------ Available data ------

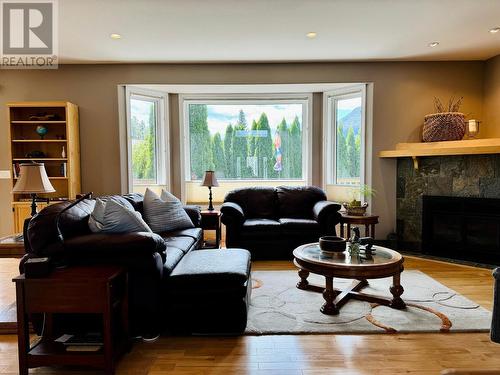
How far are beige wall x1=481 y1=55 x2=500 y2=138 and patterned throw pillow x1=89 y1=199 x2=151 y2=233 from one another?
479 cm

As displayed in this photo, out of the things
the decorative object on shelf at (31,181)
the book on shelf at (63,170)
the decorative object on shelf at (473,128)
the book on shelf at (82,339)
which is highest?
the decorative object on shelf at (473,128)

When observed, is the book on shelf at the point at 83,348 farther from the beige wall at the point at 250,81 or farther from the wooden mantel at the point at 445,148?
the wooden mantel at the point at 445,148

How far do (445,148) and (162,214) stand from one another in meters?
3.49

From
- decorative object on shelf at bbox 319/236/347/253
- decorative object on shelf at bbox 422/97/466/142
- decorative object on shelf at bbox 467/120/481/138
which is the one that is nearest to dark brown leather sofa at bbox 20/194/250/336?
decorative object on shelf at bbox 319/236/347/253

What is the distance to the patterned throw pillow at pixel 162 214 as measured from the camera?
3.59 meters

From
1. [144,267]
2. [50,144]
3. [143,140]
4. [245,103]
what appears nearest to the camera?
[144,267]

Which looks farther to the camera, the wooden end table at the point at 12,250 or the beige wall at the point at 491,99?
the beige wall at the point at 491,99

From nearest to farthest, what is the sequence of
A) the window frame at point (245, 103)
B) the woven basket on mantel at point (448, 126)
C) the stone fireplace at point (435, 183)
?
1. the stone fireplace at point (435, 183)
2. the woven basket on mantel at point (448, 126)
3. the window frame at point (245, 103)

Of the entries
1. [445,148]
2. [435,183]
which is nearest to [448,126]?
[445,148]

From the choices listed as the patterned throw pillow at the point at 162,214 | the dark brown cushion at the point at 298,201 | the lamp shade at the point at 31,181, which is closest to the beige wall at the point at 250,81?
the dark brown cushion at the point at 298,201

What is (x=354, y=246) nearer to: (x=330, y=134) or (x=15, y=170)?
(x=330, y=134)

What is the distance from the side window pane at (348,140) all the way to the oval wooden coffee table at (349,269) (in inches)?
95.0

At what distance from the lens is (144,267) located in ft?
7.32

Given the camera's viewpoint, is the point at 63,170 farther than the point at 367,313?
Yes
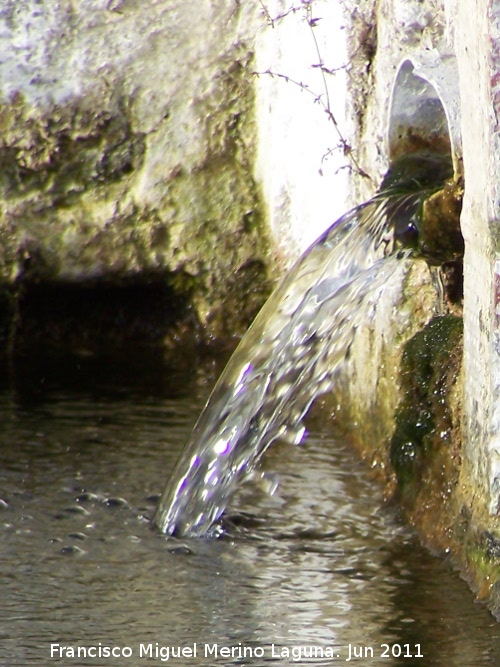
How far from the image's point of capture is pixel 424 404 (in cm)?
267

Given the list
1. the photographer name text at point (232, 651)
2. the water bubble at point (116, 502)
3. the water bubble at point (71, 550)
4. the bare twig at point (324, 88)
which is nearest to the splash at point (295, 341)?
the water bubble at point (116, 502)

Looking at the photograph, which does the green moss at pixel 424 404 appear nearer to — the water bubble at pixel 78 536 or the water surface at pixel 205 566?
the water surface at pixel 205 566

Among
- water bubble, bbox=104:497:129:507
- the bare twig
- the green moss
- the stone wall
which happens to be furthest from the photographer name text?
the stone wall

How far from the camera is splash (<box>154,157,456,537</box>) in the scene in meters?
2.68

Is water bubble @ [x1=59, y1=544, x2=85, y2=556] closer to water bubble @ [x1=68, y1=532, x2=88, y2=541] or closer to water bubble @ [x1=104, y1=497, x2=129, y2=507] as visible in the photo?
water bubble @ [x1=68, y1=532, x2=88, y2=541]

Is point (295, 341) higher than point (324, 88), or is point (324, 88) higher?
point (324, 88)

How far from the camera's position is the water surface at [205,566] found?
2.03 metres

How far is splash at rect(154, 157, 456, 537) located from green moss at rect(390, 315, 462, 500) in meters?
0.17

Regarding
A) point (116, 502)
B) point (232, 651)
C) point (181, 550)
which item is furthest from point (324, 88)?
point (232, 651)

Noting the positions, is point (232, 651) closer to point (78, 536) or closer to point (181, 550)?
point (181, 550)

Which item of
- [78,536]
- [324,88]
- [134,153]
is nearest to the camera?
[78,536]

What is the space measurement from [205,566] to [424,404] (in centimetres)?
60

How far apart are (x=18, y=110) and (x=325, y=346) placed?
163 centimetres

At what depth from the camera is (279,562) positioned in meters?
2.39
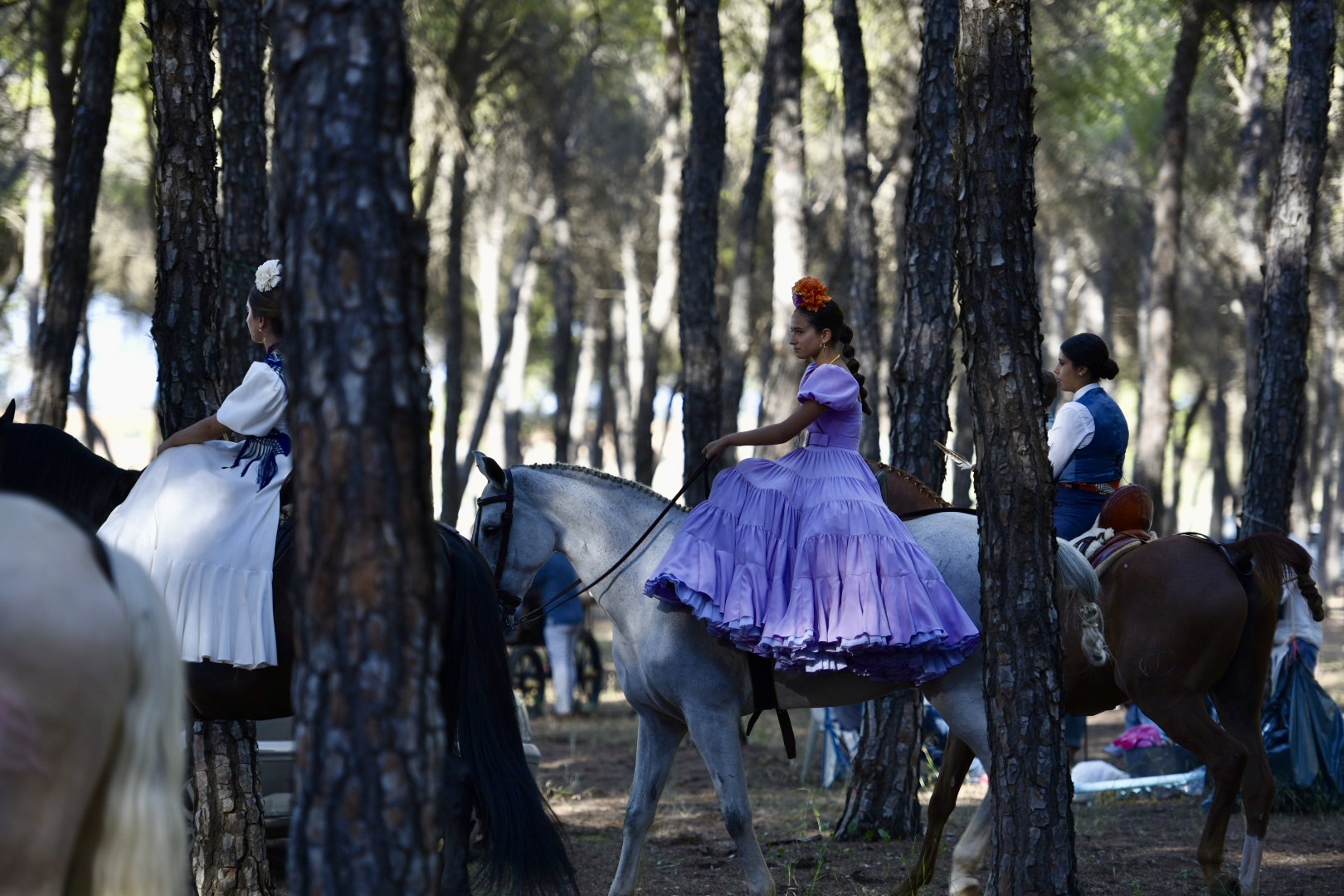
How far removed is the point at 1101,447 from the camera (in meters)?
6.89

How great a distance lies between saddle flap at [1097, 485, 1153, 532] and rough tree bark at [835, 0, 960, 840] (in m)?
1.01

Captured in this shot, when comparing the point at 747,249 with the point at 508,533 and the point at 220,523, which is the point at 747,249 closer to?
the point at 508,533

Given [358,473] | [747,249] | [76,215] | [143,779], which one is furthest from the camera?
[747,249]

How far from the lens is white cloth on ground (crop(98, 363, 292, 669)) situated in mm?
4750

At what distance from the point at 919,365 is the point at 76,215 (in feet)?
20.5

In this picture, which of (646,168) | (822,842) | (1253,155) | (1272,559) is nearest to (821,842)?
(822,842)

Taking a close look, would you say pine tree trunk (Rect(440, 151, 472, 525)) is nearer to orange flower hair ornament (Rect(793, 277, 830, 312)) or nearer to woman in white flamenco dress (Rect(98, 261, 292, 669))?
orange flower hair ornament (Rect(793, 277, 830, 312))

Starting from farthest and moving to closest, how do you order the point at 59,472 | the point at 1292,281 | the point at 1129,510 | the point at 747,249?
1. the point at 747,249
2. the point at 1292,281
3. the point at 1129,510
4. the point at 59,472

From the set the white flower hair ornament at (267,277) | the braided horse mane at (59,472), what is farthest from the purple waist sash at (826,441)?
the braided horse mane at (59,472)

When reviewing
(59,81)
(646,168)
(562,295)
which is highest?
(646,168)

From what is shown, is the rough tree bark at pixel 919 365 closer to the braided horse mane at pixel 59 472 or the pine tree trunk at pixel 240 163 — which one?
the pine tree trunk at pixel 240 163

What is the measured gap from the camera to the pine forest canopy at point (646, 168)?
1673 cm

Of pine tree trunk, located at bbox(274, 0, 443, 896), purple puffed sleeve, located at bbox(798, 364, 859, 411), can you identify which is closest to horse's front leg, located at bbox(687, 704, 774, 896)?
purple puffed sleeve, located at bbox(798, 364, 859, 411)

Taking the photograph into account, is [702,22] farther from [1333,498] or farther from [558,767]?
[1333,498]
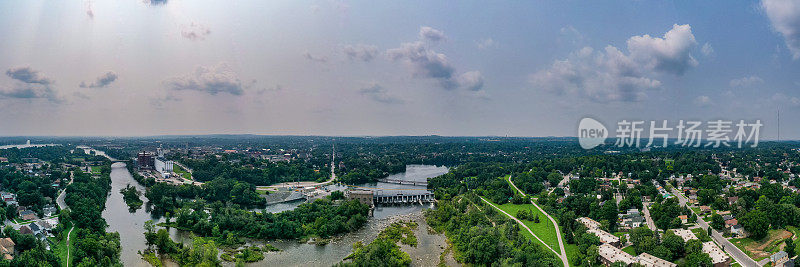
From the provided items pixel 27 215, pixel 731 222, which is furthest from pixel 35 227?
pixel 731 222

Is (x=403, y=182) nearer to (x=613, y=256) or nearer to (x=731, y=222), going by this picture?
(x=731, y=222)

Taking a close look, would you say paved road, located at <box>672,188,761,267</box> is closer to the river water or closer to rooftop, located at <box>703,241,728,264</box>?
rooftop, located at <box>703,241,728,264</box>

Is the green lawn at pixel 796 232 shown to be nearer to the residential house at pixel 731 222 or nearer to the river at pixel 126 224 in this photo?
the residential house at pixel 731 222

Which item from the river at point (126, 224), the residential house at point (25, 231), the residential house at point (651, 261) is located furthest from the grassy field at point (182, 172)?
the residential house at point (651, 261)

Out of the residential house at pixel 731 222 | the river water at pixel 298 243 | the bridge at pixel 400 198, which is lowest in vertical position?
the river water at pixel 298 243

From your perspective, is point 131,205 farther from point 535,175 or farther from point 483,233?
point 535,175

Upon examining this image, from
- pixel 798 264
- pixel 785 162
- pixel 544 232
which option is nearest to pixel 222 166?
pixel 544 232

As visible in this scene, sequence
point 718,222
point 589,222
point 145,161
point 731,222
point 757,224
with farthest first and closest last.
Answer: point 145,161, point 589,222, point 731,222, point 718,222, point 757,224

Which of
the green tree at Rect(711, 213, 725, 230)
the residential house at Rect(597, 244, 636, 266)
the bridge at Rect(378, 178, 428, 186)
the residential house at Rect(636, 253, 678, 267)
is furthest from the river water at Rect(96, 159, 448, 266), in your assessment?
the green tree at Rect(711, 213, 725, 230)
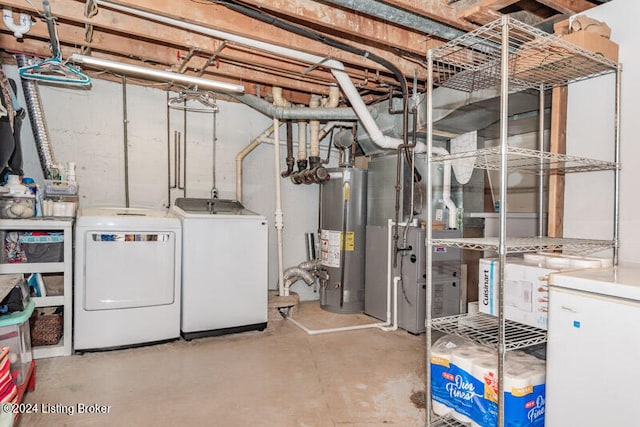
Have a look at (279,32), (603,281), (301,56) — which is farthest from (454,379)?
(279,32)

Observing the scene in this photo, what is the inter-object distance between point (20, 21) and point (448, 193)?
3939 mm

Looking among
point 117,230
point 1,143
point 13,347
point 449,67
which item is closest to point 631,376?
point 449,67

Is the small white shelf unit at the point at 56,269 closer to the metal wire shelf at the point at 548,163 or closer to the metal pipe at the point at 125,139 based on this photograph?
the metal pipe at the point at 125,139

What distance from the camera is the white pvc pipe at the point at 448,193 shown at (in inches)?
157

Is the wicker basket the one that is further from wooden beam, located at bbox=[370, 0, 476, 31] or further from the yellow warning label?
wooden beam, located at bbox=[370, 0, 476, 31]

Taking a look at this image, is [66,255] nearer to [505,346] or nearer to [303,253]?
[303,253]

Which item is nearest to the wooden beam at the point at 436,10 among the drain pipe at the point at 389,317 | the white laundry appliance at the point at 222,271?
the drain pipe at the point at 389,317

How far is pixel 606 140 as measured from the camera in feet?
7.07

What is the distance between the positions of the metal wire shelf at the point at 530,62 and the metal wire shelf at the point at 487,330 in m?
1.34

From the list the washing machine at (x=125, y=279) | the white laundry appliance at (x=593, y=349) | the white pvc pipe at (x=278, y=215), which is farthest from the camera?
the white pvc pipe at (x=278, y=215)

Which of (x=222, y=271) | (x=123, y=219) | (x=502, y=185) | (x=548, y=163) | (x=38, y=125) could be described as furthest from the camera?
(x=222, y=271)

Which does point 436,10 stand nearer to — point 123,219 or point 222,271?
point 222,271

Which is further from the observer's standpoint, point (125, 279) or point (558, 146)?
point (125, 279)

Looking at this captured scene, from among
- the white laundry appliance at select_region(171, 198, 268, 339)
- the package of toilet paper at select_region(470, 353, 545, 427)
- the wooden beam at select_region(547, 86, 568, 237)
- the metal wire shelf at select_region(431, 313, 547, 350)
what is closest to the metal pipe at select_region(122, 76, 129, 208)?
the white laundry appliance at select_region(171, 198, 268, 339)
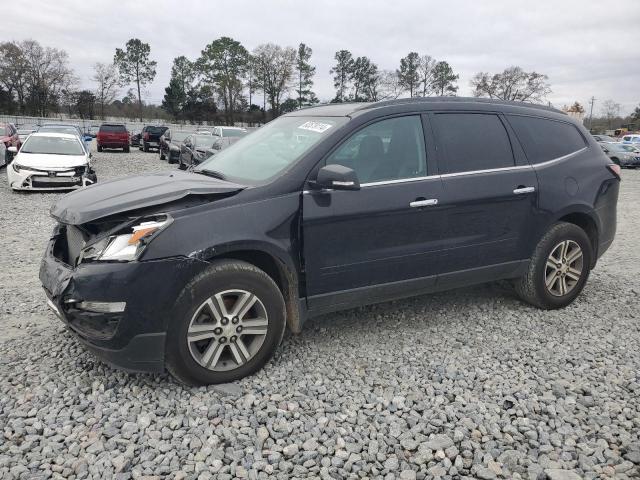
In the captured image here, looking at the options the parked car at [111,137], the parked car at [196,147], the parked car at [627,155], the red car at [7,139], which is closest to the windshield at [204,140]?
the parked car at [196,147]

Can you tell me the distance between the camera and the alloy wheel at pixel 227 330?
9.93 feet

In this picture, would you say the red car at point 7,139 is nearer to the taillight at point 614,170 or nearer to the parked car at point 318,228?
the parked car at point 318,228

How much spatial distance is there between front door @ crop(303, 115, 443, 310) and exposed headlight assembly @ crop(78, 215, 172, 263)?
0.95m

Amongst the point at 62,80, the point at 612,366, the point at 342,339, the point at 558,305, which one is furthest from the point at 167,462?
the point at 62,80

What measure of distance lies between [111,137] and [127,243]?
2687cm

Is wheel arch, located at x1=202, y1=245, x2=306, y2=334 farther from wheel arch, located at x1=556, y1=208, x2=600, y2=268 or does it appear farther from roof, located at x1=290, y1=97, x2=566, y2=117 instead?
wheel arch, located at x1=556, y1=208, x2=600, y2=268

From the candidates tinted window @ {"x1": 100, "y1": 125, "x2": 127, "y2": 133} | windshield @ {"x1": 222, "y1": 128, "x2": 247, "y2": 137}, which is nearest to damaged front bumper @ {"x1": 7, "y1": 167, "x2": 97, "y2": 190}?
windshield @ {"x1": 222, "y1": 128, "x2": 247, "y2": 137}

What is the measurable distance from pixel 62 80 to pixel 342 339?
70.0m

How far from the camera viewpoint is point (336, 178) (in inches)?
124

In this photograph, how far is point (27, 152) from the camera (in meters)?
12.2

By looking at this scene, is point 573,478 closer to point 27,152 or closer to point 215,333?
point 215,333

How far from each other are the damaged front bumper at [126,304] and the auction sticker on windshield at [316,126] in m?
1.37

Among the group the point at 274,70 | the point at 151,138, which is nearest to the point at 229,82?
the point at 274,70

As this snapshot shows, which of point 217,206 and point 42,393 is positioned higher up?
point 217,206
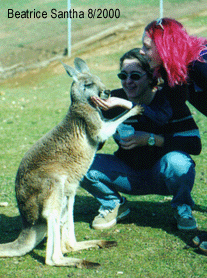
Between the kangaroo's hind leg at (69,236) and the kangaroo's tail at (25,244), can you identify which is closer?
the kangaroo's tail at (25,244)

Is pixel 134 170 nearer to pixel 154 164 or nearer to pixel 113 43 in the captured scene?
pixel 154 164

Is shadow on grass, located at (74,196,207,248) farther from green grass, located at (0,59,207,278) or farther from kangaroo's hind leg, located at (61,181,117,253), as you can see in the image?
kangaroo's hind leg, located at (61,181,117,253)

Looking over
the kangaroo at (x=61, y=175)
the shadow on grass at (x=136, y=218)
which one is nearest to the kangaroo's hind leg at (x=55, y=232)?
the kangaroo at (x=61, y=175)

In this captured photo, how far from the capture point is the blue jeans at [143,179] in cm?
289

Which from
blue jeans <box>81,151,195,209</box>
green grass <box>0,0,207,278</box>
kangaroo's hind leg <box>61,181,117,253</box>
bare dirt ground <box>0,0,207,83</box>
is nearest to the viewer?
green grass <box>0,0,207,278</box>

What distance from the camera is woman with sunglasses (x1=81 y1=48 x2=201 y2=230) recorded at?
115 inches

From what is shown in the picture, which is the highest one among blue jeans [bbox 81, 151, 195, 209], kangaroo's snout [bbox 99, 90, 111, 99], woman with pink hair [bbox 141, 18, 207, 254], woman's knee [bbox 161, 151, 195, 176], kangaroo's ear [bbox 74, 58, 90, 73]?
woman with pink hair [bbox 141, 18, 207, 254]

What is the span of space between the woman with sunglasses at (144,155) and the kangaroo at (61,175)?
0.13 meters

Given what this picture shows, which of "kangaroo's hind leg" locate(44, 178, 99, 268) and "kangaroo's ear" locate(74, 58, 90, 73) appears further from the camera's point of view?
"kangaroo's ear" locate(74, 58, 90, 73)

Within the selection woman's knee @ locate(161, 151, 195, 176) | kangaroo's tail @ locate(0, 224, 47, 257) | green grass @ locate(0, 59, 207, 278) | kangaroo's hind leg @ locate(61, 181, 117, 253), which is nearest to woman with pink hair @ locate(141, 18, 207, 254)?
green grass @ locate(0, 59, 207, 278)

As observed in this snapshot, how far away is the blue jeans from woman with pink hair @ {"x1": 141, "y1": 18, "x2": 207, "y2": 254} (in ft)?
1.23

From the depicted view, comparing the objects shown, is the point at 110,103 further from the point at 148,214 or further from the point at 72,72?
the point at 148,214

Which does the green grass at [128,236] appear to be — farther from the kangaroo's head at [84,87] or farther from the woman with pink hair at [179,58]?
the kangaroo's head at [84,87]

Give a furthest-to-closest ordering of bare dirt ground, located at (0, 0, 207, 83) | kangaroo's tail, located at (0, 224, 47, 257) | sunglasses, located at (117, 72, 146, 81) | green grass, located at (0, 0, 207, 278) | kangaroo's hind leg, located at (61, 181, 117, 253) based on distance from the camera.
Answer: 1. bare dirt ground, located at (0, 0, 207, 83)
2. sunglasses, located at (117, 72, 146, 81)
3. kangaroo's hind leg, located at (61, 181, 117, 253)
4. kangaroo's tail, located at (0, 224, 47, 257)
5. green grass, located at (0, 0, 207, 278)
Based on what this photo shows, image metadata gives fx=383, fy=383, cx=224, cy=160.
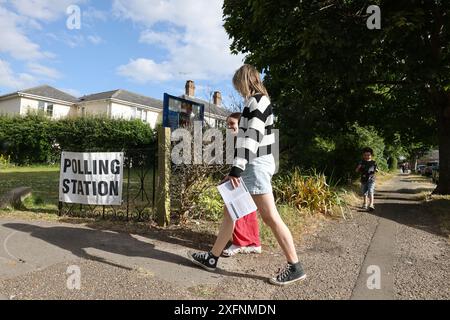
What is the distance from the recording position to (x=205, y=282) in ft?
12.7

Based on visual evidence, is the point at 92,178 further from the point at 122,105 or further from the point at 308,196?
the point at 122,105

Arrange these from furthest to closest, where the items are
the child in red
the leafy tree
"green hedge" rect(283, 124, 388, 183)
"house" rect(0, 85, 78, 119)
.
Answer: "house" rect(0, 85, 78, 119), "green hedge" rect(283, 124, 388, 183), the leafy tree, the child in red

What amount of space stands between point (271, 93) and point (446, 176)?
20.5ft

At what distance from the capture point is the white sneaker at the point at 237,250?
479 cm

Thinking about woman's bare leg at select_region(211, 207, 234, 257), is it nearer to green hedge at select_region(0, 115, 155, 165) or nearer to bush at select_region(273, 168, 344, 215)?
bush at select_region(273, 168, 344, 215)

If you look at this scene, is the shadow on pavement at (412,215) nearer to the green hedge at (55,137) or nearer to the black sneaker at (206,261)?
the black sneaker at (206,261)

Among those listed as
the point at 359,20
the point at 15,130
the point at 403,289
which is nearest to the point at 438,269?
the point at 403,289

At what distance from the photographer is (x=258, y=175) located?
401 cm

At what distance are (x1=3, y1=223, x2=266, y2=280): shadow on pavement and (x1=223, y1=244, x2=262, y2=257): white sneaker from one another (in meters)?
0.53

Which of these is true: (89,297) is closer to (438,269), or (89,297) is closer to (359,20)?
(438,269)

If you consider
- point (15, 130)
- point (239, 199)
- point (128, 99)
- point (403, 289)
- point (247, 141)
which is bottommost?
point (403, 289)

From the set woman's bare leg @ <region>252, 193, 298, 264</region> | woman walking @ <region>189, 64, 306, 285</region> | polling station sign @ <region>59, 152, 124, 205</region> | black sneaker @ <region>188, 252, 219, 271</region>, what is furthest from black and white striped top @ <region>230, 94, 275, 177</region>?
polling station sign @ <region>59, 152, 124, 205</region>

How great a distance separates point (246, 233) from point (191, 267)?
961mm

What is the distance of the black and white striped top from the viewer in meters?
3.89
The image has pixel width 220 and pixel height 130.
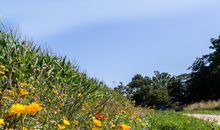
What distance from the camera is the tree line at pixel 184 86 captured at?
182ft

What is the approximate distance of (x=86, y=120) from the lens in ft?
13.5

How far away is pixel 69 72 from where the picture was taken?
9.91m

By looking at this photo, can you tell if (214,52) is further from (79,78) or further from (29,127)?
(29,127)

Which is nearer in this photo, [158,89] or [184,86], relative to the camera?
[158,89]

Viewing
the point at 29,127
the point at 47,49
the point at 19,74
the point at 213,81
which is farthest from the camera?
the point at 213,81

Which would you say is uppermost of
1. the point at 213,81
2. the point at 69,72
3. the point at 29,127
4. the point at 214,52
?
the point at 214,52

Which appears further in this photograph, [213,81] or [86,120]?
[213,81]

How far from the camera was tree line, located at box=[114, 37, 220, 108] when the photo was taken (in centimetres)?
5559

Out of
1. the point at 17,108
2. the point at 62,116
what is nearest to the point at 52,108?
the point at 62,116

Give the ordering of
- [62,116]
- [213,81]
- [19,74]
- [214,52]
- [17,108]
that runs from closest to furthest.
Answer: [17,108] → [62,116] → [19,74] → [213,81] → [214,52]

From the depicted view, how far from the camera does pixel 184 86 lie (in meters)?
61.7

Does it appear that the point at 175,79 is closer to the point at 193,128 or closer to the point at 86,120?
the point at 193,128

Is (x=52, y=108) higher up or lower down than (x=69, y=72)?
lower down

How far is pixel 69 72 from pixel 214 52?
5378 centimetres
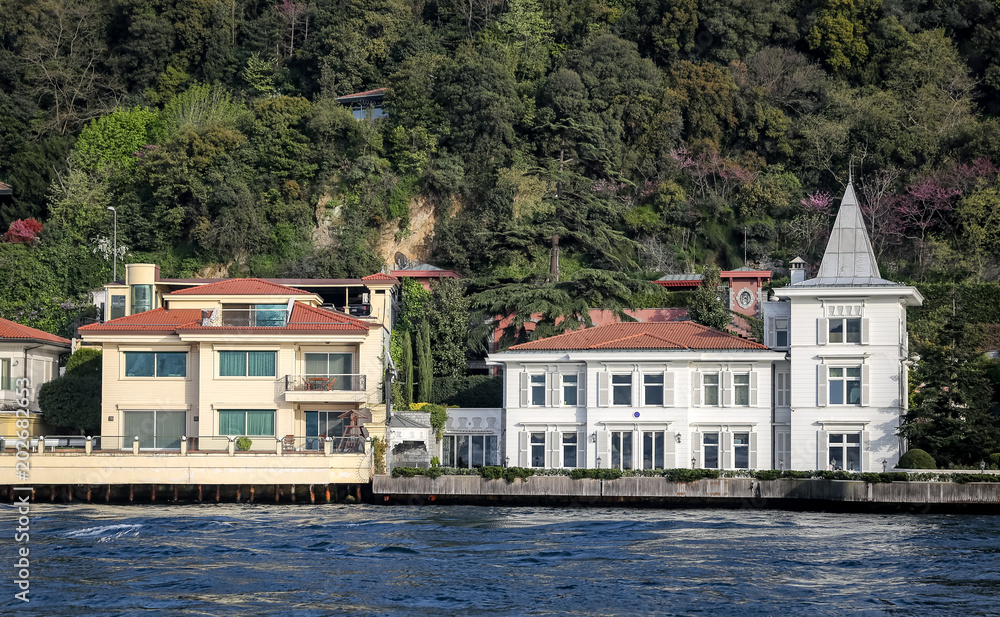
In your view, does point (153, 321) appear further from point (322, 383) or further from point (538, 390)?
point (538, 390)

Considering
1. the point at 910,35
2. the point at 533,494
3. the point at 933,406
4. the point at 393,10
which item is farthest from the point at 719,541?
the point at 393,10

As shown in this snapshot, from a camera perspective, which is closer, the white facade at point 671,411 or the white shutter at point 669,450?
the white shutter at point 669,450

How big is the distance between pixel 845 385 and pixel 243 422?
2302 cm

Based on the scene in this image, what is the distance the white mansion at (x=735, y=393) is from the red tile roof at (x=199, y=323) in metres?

------

» **Aim**:
Beginning at the line that holds "In your view, does", reproduce each line of the records above down to and including the last one.

» **Answer for the task**:
In your view, does point (153, 321) appear further from point (322, 383) or further from point (538, 390)?
point (538, 390)

Considering
1. the point at 910,35
2. the point at 533,494
3. the point at 933,406
4. the point at 393,10
which item is farthest from the point at 719,541?
the point at 393,10

As shown in this snapshot, from a camera perspective, which is closer, the white facade at point 671,411 or the white shutter at point 669,450?
the white shutter at point 669,450

How big is the distance between pixel 845 385 and pixel 243 422?
2302 cm

Based on the scene in this image, what is the distance the white mansion at (x=735, y=393) is from the red tile roof at (x=199, y=323) in metres?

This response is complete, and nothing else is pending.